[TEXT BLOCK — start]
Now for my highs. I found an extended family I never knew existed. They range from The Breasties or the hyper-local group in my area, the Colorado Breasties, to the National Breast Cancer Foundation and the Young Survival Coalition, to my entire Instagram family. There were people who showed up with the support I never knew I needed. Being surrounded by people who know exactly what you’re going through lifts you up on your darkest days.
Speaking of Instagram: I recently polled my Instagram family asking: “When did you feel like a survivor?” The answers were surprising:
One year after I finished chemo, I realized I was a survivor, as there wasn’t any official claim of no evidence of the disease, or NED.
Right now. After a year I was diagnosed with breast cancer, I started to feel like a survivor.
At the end of my active treatment.
I don’t feel like it just yet. Don’t know why.
From the minute I was diagnosed. I felt like that was the only option I had. I had a three-month-old at home and was basically given a death sentence. They told me I probably wouldn’t live to see her second birthday. I was like “Oh, yeah?? Watch me!” That three-month-old baby turned 15 yesterday!
Honestly, it was right after my lumpectomy. I knew my surgeon got it all.
I still don’t identify with “survivor.”
This is just a reminder that we can feel like survivors at different points in our journey. And for some, that feeling has yet to come. There is no right or wrong answer here. Your journey and when you arrive at the word survivor will look different and that’s OK.
[TEXT BLOCK — finish]
[DATASET SECTION — start]
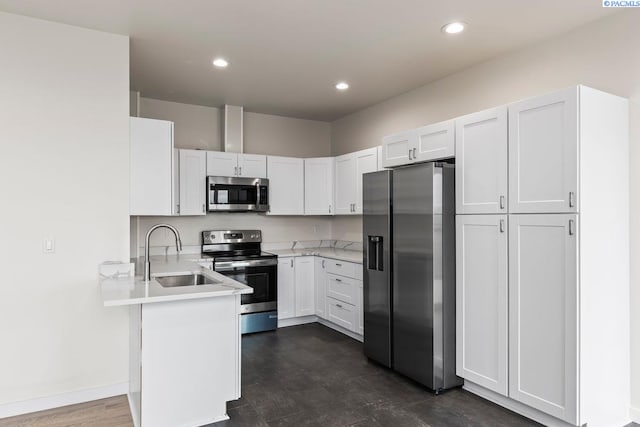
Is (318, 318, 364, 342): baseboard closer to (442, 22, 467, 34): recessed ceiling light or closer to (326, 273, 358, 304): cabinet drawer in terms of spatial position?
(326, 273, 358, 304): cabinet drawer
[DATASET SECTION — finish]
### WHAT THE TASK ASKS
Continue the breast cancer survivorship essay above, starting after its final sentence.

### EXERCISE OUTPUT
Another high: writing this column. I can’t tell you how therapeutic and cathartic it’s been sharing my story in hopes of helping other women. And honestly, wanting to get the conversation started around women’s breast health. Ultimately, my mission is to get the age of mammograms lowered from 40 to 30 because as we all know that prevention and early detection is key. But if we as young women can just start talking about breast health more and having open and honest conversations with our health care providers, that is how change can happen!
You Can Take It with You
My breast cancer may be gone, but some lessons I’ve learned along the way will stay with me forever. Here are the top three things I’ve learned from this experience:
It’s OK to be mad. And to cry. And to throw things. But don’t stay there too long. Ask for help because your mental health matters. I’m seeing a therapist right now and I’m not ashamed about it. I was in a bad place mentally, and I knew that. So please ask for the help if you need it. Even if it’s just sliding into my DMs for a conversation or just a “I need help, but I don’t know what kind.” And no it won't be weird, I promise! I’m here for it, all of it.
Kids can learn compassion at the ripe old age of 3 ½ and 2 years old. Yes, that’s how old my sons were when we told them. It didn’t feel right hiding it from them. We ask our children to tell the truth, so I knew I needed to do the exact same thing. I take comfort in the fact that my children now know what compassion looks like. It’s a life lesson I didn’t expect to teach them so young, but now they have those tools in their toolbox, and I’m proud of that.
I am stronger than I thought. I’m parenting without my parents who I lost seven and three years ago. I had both my sons unmedicated and I felt like a badass. But then life throws cancer and a big family move at you at the same time and that truly tests your strength. You can also file this under “It’s OK to ask for help.” Because there will be days when you can’t do everything, and it’s in those moments that it’s OK to lean on others.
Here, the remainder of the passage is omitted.